LULUSAN LUAR NEGERI BIMBANG
TENTUKAN LOKASI KARIR
Oleh Zenyta Gibbon
London, 7/2 (ANTARA) - Berkarir di
Industri atau akademik menjadi dilema bagi sebagian besar para pelajar
Indonesia di luar negeri setelah
menyelesaikan tugas belajar dan kebimbanganpun mulai menghinggapi para
lulusan muda yang harus memilih antara mengembangkan diri di luar negeri atau
kembali ke tanah air.
"Dilema ini harus ditemukan
solusinya," kata Koordinator Pusat
Perhimpunan Pelajar Indonesia (PPI) Swedia , Muhammad Mufti Azis kepada ANTARA
London, Kamis.
Azis mengemukakan hal itu dalam loka
karya yang diadakan pelajar Indonesia yang tergabung dalam PPI Swedia dalam
rangkaian acara Winter Gathering PPI Swedia 2013 yang diadakan di Stockholm, juga dihadiri oleh Dubes RI di
Swedia Dewa Made Juniarta Sastrawan.
Dia mengatakan acara workshop yang mendapat dukungan KBRI
Swedia diikuti sekitar 50 pelajar yang
tengah menuntut ilmu diberbagai daerah di Swedia seperti Stockholm, Gothenburg,
Uppsala, Lund, Karlstad, Linköping, Borås, Borlange dan juga datang dari Jerman
, Belanda , Barcelona, Spanyol, dan Copenhagen, Denmark.
Menurut
Muhammad Mufti Azis, belajar ke luar negeri merupakan impian sebagian besar pemuda
Indonesia karena akan membuka wawasan
pengetahuan dan mengejar impian. "Beragam usaha dilakukan diantaranya
dengan berkompetisi mengejar beasiswa ke luar negeri atau dengan biaya
sendiri," ujarnya.
Dikatakannya dalam acara workshop yang
diadakan PPI Swedia menghadirkan lima
nara sumber yang malang melintang dalam berkarir di luar negeri, khususnya
Swedia.
Bahkan beberapa diantaranya pernah bekerja
di Indonesia baik dalam industri maupun akademik. Kelima narasumber yang
dihadirkan dal diskusi kali ini adalah: Denny Tjahjanto, Setia Pramana,
Muhammad Reza, Yudi Pawitan dan Yusak Susilo.
Dalam diskusi terungkap salah satu
kebimbangan yang umumnya melanda lulusan master atau PhD di luar negeri adalah
memilih antara berkarir di dunia industri atau akademik.
Narasumber pertama, Denny Tjahjanto yang berlatar belakang peneliti
akademik mengungkapkan dunia penelitian akademik adalah dunia yang sangat
menarik dan tidak pernah membosankan karena permasalahan baru kerap muncul.
Selain itu dunia akademik memberi
kesempatan networking yang luas dapat diperoleh melalui kegiatan mengajar dan
konferensi, dan tak kalah penting adanya kebebasan dalam menentukan arah dan
topik penelitian.

ENTRI HASIL EKSTRAKSI:
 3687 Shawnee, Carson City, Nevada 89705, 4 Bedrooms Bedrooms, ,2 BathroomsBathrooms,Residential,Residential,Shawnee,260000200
==
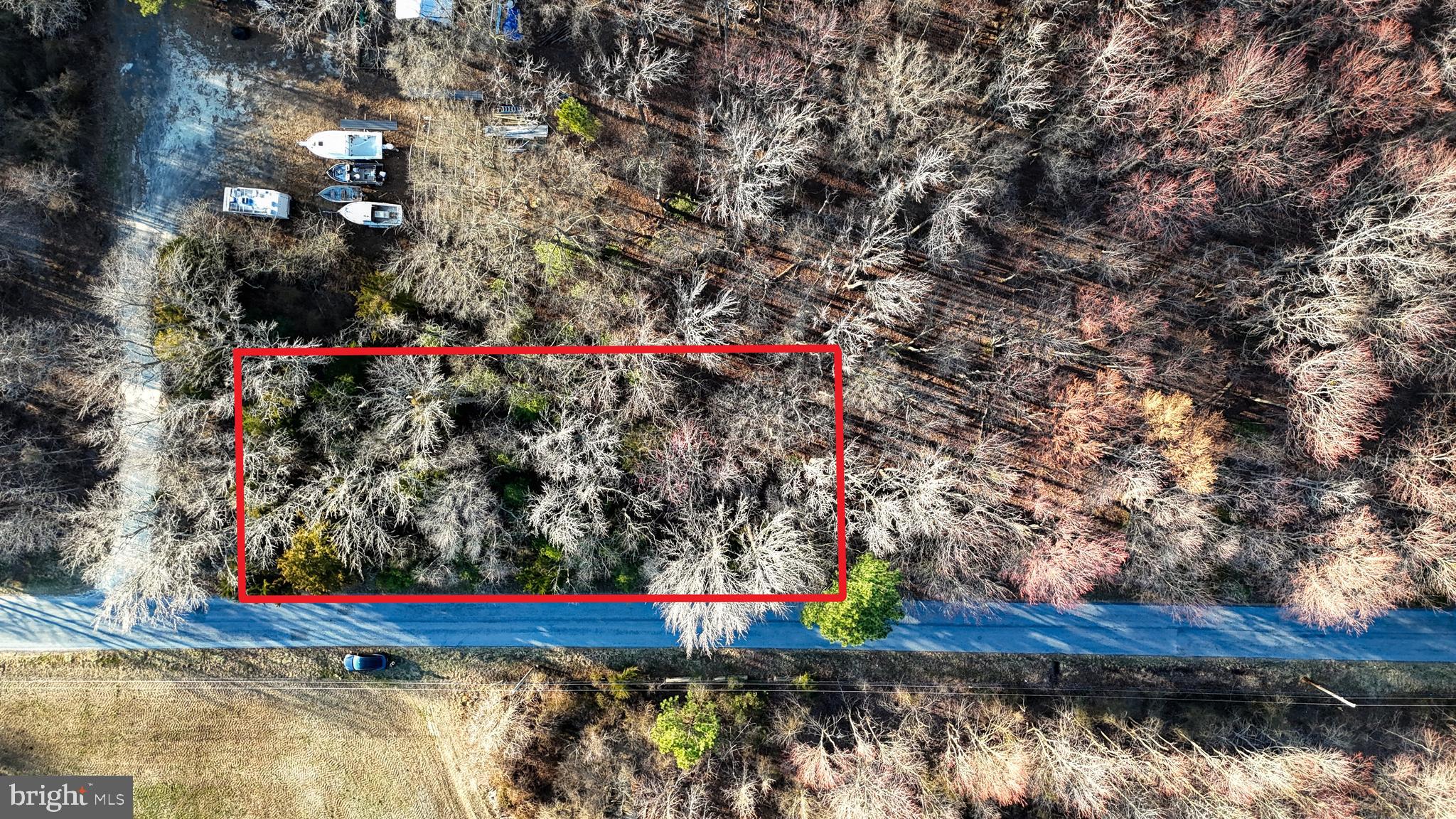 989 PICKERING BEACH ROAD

TUGAS KERJA:
Jawablah pertanyaan berikut berdasarkan teks berita tentang lulusan luar negeri.
(a) Di kota mana Winter Gathering PPI Swedia 2013 diadakan?
(b) Berapa kira-kira jumlah pelajar yang mengikuti workshop itu?
(c) Menurut Denny Tjahjanto, mengapa dunia penelitian akademik tidak pernah membosankan?
Materi tersebut berdiri sendiri dan terpisah dari teks berita.

JAWABAN TUGAS:
(a) Di Stockholm.
(b) Sekitar 50 pelajar.
(c) Karena permasalahan baru kerap muncul.